-- Start DOCUMENT SECTION --
Manual Sanchez y Madrid, Deputy Chair of IFAC's Compliance Advisory Panel, discussed IFAC's Member Body Compliance Program. The Program is a means to evaluate the quality of IFAC member and associate member bodies' endeavors to meet IFAC membership requirements. The Program includes a self-assessment of compliance and development of country-specific action plans. Click here for more information about IFAC's Member Body Compliance Program.

Henri Fortin, Senior Financial Management Specialist at The World Bank, discussed the World Bank's ROSC Reports on Accounting and Auditing in Latin America and the Caribbean. He noted that in the region 15 ROSC A&A reports have been completed, 3 are at the drafting stage, and in 3 countries the review is underway. The objectives of the ROSC program are two-fold:

  • Assessment. Analyse comparability of national accounting and auditing standards with international standards, determine the degree with which applicable accounting and auditing standards are complied, and assess strengths and weaknesses of the institutional framework in supporting high-quality financial reporting.
  • Action plan. Assist the country in developing and implementing a country action plan for improving institutional capacity with a view to strengthening the country's corporate financial reporting regime.
-- End DOCUMENT SECTION --
-- Start INFORMATION PROVIDED --
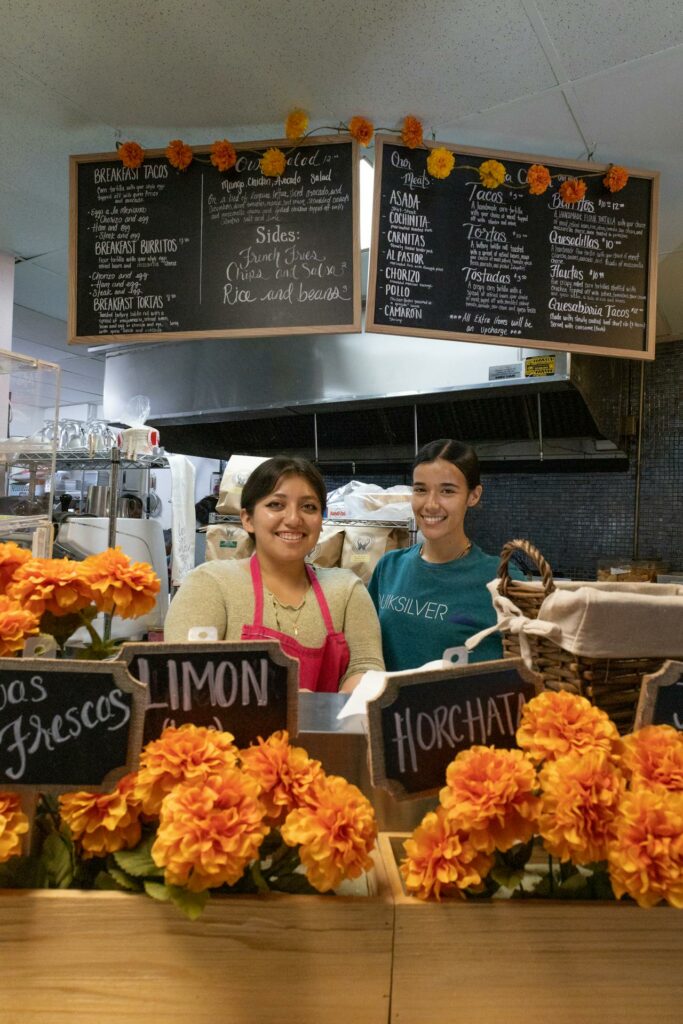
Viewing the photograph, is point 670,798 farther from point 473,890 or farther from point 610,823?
point 473,890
-- End INFORMATION PROVIDED --
**STATED TASK**. Repeat word for word the stretch of the IFAC and World Bank summary above from "Manual Sanchez y" through "about IFAC's Member Body Compliance Program.".

**THE REPLY**.
Manual Sanchez y Madrid, Deputy Chair of IFAC's Compliance Advisory Panel, discussed IFAC's Member Body Compliance Program. The Program is a means to evaluate the quality of IFAC member and associate member bodies' endeavors to meet IFAC membership requirements. The Program includes a self-assessment of compliance and development of country-specific action plans. Click here for more information about IFAC's Member Body Compliance Program.